Is the global generics market under pressure?
Yes. That’s undeniable. The global generics market is certainly facing challenges, particularly, driven by the US.
What is your view on branded versus generic drugs for a country like India?
I think we need both. Generic drugs provide the backbone and that’s true in most countries 80-90% of the volume in many countries tends to be generics, but the key is they also enable new innovation to come in. On our heart failure drug—Entresto—we have had tremendous success. The brand name is Vymada and that’s a nice example; that’s the first new advanced drug in heart failure in 15 years and we see great uptake here with Indian physicians treating heart failure patients to get them best standard of care, what we expect in any part of the world. These drugs have been recommended as the class I recommendation in US and Europe as in heart failure patient should be on this medicine and now that India is taking a similar approach that’s what you should expect for a country like India. It’s our responsibility to come up with access models to enable Indian patients to afford these medicines. Branded medicine is a growing segment. That’s a big shift for us. If I take a 10-year review in India we used to not focus on launching a novel medicine here as aggressively as we are doing now.
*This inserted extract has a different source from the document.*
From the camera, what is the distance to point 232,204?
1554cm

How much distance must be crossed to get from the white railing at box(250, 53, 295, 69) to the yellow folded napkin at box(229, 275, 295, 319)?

Now we have built a sales force, we have emerging market brands that can be priced in a way that self-pay market in India can afford the medicines. We believe we can bring new innovations, physicians will use it, patients understand that it’s worth paying for these new innovations. That gives us great excitement about our commercial potential in India.
If the government really wants to address premature mortality from the range of diseases you will have to support the branded medicine.
How do you plan to differentiate your value proposition vis-à-vis other generic companies?
In the generics side our focus is on high quality production and second will be value added medicines in biosimilars. We see over time to try to shift our focus to this harder to make generic medicines where we believe we are uniquely suited. We have larger biosimilars business in portfolios. We believe in this value added medicines; these are medicines that are uniquely formulated for specific patient population which can be a focus in the future.
What do you think about the regulatory environment in India?
I think the regulatory environment has improved for sure. The biggest thing for us is to get more clarity. One continues to be IP. How does the Indian government think about data protection? How can we have our data protection and when our molecules will lose their patent? What is innovation? There are different definitions moving around and what defines patentable innovation and how the Indian government may or may not use compulsory licensing which is important for us as we bring new innovations here. We have done much better on clinical trials landscape here. We are the largest MNC in terms of the number of clinical trials (50-60) conducted in India.